Study finds unexpected process for the acquisition of drug resistance in cancers of the breast

Study finds unexpected process for the acquisition of drug resistance in cancers of the breast -

A laboratory study revealed a totally unexpected process for the acquisition of drug resistance that bypasses the need to restore DNA damage repair in breast cancer who have BRCA1 or BRCA2 mutants. The results, reported by André Nussenzweig, Ph.D., and Shyam Sharan, Ph.D., at the National Cancer Institute (NCI), part of the National Institutes of Health, and colleagues, appeared July 21 , 2016, in Nature .

In normal cells, BRCA1 and BRCA2 proteins act as DNA damage sensors, surveyors, and stakeholders. They help to perform complex functions that facilitate the repair of damaged DNA. People who inherit certain mutations in either the BRCA1 or BRCA2 gene have defective DNA repair and increased risk of breast cancer developing, ovarian and other cancers. In particular, mutations in the BRCA1 and BRCA2 genes account for 20 percent to 25 percent of hereditary breast and 5 percent to 10 percent of all breast cancers. The decrease in the ability to repair breaks in DNA in cells with a BRCA1 or BRCA2 mutation renders the cells sensitive to DNA damaging drugs. However, breast cancer eventually develop resistance to these drugs. A documented mechanism for the development of drug resistance in these tumors is by restoring specify the DNA repair pathways that repair DNA breaks caused by chemotherapy.

The Nussenzweig lab has spent the last decade trying to understand the cellular mechanisms that regulate DNA repair in normal and disease states. "These are complex mechanisms that tumor cells evolve to circumvent the need for repair of specific DNA that form the basis of our study," said Nussenzweig. "A deeper understanding of the processes that lead to drug resistance in BRCA1 / 2-mutated tumors will lead to new therapeutic approaches that target specific vulnerabilities of the tumor."

In this study, researchers linked to the protection and stabilization of DNA replication forks as a major contributory mechanism for drug resistance in breast and ovarian / 2 -mutants BRCA1. Replication is a cellular process that produces two DNA copies indistinguishable from a single DNA molecule. This DNA-copying process is an essential step in cell division and occurs at defined locations called replication forks.
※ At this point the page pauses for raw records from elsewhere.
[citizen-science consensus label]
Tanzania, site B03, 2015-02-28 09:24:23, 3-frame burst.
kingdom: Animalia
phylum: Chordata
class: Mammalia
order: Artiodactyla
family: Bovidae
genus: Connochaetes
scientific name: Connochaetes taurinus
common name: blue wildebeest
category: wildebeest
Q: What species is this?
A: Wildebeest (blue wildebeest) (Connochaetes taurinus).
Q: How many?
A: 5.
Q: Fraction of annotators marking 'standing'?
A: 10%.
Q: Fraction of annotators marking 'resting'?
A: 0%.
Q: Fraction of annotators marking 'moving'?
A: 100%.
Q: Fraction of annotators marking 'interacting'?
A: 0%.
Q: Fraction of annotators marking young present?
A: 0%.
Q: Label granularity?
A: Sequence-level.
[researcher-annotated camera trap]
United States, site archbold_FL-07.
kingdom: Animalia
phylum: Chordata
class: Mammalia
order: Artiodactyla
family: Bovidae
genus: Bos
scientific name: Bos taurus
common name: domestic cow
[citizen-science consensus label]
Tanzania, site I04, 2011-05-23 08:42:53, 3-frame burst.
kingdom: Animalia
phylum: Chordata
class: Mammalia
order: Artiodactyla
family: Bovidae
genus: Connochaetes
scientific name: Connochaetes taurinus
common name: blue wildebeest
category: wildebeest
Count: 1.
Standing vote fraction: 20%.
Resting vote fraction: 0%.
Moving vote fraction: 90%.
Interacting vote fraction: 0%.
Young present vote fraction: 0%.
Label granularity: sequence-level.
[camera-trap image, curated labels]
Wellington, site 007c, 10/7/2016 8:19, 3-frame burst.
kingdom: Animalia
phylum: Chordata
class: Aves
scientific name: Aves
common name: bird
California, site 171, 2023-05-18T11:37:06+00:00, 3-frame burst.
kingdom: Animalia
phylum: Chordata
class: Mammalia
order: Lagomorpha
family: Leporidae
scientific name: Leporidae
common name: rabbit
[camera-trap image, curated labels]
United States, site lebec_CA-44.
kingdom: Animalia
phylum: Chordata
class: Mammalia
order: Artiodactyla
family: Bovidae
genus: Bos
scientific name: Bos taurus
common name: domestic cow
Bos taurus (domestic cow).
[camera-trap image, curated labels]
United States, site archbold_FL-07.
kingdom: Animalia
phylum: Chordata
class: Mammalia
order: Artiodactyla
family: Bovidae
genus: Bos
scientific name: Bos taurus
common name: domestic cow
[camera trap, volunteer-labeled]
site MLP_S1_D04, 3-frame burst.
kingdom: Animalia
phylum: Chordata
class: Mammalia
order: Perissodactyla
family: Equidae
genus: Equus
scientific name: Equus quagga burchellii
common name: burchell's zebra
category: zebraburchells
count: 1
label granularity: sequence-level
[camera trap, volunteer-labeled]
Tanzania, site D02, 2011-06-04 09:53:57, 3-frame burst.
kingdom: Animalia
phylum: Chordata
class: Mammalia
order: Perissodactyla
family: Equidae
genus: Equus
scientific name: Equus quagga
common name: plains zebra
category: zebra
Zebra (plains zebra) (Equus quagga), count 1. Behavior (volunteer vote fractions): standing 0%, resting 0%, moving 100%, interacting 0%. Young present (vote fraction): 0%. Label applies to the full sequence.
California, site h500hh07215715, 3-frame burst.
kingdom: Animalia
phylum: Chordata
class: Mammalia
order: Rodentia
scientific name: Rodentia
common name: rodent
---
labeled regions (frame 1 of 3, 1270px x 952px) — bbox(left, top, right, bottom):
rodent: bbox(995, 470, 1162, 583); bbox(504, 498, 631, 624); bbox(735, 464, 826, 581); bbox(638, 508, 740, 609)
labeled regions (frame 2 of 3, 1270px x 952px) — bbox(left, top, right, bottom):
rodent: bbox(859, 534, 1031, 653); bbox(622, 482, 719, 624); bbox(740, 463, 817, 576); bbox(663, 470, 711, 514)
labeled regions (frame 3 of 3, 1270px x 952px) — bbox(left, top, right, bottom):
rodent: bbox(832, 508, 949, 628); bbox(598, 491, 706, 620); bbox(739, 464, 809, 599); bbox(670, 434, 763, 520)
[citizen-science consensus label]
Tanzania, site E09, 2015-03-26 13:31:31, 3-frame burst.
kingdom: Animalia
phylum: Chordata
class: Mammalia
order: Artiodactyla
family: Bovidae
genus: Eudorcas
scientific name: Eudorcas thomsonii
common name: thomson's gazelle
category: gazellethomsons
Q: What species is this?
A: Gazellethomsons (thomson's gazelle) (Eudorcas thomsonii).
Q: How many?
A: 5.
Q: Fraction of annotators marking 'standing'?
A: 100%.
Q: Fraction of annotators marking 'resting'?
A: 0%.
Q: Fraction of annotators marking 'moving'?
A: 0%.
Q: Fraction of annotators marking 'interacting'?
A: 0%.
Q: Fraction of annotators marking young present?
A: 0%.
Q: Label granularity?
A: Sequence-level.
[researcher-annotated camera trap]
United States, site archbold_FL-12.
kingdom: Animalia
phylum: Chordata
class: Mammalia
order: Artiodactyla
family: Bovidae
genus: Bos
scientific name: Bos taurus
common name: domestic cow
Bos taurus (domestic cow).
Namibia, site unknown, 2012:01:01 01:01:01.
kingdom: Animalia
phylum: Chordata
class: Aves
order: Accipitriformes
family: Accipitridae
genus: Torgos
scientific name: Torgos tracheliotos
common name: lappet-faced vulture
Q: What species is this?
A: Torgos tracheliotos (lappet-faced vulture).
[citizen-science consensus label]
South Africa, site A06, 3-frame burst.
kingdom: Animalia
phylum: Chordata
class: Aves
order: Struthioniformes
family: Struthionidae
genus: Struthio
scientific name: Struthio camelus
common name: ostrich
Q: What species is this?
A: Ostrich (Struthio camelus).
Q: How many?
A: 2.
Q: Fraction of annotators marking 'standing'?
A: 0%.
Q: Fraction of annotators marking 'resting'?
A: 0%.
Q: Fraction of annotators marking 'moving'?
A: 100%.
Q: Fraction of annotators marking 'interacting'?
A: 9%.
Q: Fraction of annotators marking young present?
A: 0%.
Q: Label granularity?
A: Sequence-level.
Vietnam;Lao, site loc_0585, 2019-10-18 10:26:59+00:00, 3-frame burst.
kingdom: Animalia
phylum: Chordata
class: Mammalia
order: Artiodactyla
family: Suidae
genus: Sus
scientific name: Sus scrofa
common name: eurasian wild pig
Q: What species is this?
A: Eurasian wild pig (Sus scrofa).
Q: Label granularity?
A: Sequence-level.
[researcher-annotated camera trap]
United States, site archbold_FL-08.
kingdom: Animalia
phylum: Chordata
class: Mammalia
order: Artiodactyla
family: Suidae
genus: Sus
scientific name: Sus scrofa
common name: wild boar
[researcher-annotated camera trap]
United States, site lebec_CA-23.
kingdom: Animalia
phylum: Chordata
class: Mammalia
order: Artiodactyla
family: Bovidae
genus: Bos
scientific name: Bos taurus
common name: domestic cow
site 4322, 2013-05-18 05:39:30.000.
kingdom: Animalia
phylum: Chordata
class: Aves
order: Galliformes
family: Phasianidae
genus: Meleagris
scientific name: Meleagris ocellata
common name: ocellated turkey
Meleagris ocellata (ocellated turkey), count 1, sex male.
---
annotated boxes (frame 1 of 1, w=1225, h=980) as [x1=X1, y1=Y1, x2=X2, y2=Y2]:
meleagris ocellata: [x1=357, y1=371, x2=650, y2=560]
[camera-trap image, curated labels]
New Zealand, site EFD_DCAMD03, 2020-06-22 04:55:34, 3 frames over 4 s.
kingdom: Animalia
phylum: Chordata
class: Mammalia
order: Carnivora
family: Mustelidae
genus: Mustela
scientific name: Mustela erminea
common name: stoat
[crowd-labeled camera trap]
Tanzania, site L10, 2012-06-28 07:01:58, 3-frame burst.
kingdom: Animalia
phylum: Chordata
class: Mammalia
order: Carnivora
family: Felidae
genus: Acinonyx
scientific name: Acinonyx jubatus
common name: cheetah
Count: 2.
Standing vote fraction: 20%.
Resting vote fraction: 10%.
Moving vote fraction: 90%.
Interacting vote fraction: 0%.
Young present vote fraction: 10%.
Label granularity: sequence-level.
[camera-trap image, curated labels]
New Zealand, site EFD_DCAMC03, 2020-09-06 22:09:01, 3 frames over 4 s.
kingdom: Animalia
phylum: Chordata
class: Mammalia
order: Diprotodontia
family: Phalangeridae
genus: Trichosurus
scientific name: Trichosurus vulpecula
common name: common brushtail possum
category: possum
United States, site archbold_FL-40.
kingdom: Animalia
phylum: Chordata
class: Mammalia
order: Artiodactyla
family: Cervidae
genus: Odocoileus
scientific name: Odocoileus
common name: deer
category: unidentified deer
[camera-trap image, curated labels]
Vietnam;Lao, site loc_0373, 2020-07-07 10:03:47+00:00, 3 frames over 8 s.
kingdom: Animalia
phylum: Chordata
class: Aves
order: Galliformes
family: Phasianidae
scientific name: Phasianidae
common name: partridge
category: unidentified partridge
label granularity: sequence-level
The movement of a replication fork as it migrates along a DNA molecule can be disturbed by the presence of a diverse group of DNA structures and proteins, collectively and loosely called replication barriers fork. This disruption results fork Replication migration in what is called a fork stalled. When replication fork stalling, the BRCA1 and BRCA2 proteins are called to protect the newly synthesized DNA strands. If these proteins are absent, the replication fork is destabilized and the newly synthesized DNA is degraded, which increases genomic instability and increases susceptibility to DNA damaging drugs.

The investigators were able to identify other proteins, such as PICTs, CHD4 and PARP1, actively promote the replication fork destabilization by recruiting enzymes that degrade the newly synthesized DNA. The absence of these proteins protected the DNA at replication forks and remarkably reversed the drug sensitivity of both BRCA1 and BRCA2 mutant cells, which makes the drug resistance. These studies also highlighted the complex ways in which tumor cells can escape chemotherapeutic interventions and develop resistance to drugs because disrupting the activity of several proteins directed to the same point of the protection of replication forks the end. These findings are particularly relevant in the clinical setting, where the expression of these proteins appears to be an indicator of how patients with BRCA1 and BRCA2-mutant cancers respond to chemotherapy treatment with DNA damaging agents.

Together, these results highlight the importance of the obstacles replication fork to genomic instability and sensitivity to medication in the context of BRCA1 / 2 The results also suggest that cellular levels these proteins could be used as a prognostic factor of acquired resistance in cancers / 2 BRCA1-mutant.

"Our work starts not only narrow, but also redefine the current dogma in the field, which stipulates that the restoration of DNA repair pathways are the only means by which BRCA1 / 2 mutant cells can become drug resistance, "said Nussenzweig.